◆ Written instruction: Which lines in the records below contain the string "fruit", with case counting? Copy each of those lines in full.

◆ Data excerpts:
+===+

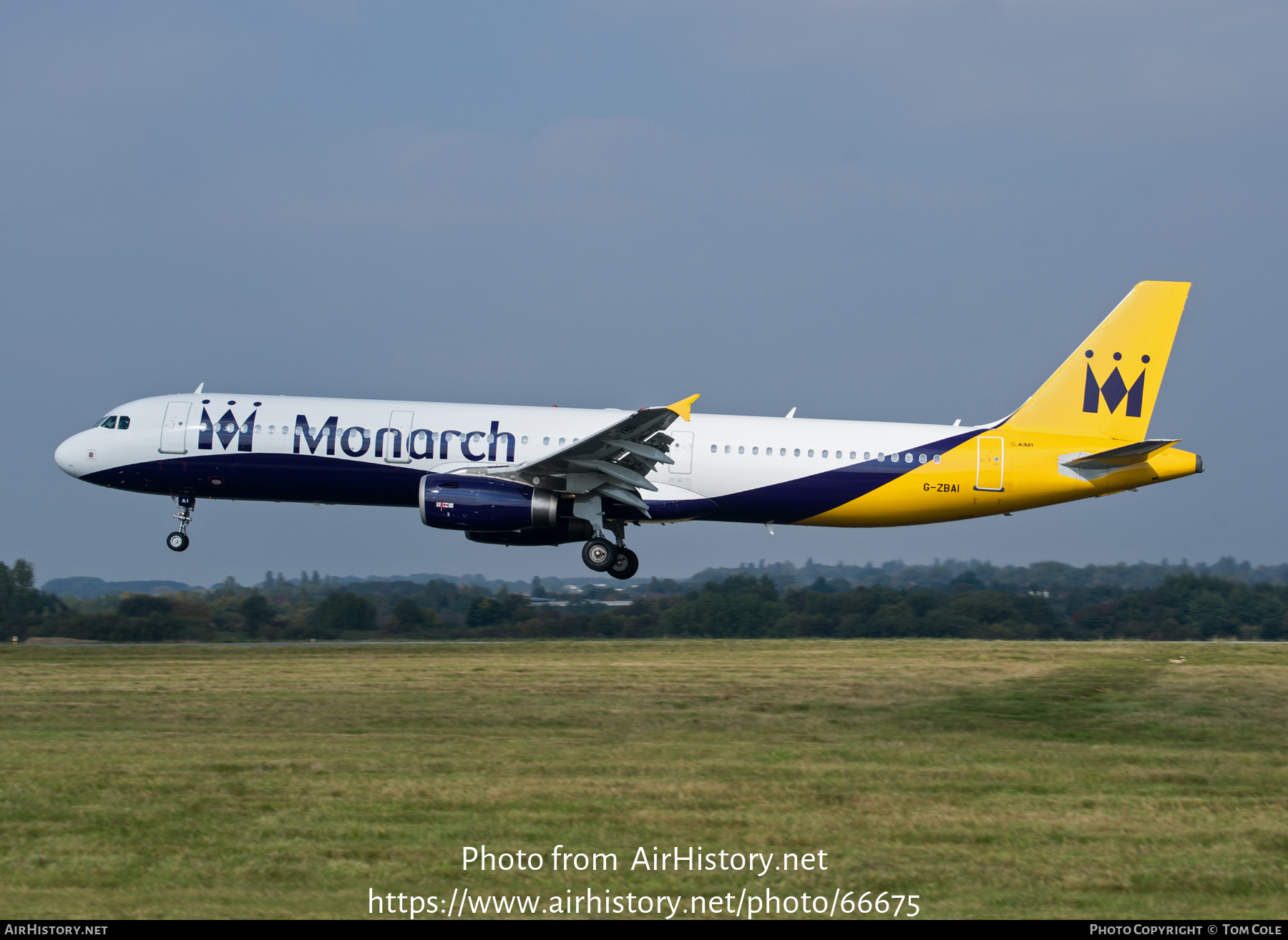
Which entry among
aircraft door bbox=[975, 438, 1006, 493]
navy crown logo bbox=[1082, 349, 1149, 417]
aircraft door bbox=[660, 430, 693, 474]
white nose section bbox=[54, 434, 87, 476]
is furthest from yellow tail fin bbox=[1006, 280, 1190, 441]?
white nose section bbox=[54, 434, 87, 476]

+===+

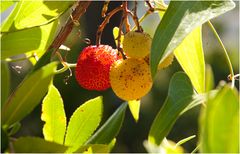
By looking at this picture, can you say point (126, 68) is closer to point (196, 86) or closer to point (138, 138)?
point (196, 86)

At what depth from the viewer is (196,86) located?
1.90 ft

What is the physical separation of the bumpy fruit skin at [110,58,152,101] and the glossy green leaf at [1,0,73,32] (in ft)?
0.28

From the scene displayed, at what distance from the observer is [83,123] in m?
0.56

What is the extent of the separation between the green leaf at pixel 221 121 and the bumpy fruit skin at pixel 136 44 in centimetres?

+===+

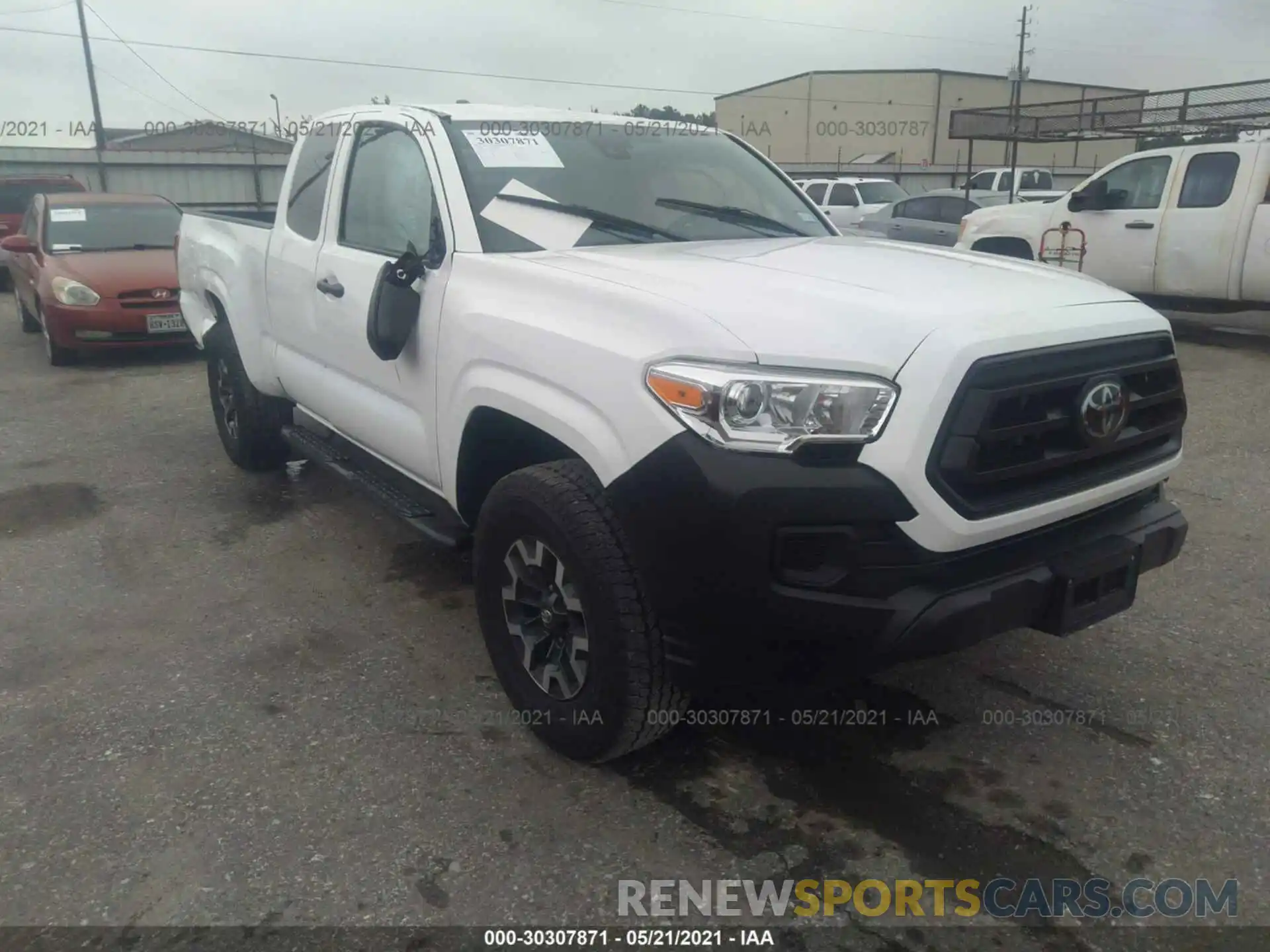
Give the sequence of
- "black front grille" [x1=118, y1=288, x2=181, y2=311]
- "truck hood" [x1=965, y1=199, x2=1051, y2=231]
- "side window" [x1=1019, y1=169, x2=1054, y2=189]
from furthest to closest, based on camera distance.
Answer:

+===+

◆ Response to this task:
What is the physical separation of the bumpy fruit skin at [110,58,152,101] and the glossy green leaf at [1,0,73,32] (in ft)?
What is the extent of the separation between the green leaf at pixel 221 121 and the bumpy fruit skin at pixel 136 44 in centimetres?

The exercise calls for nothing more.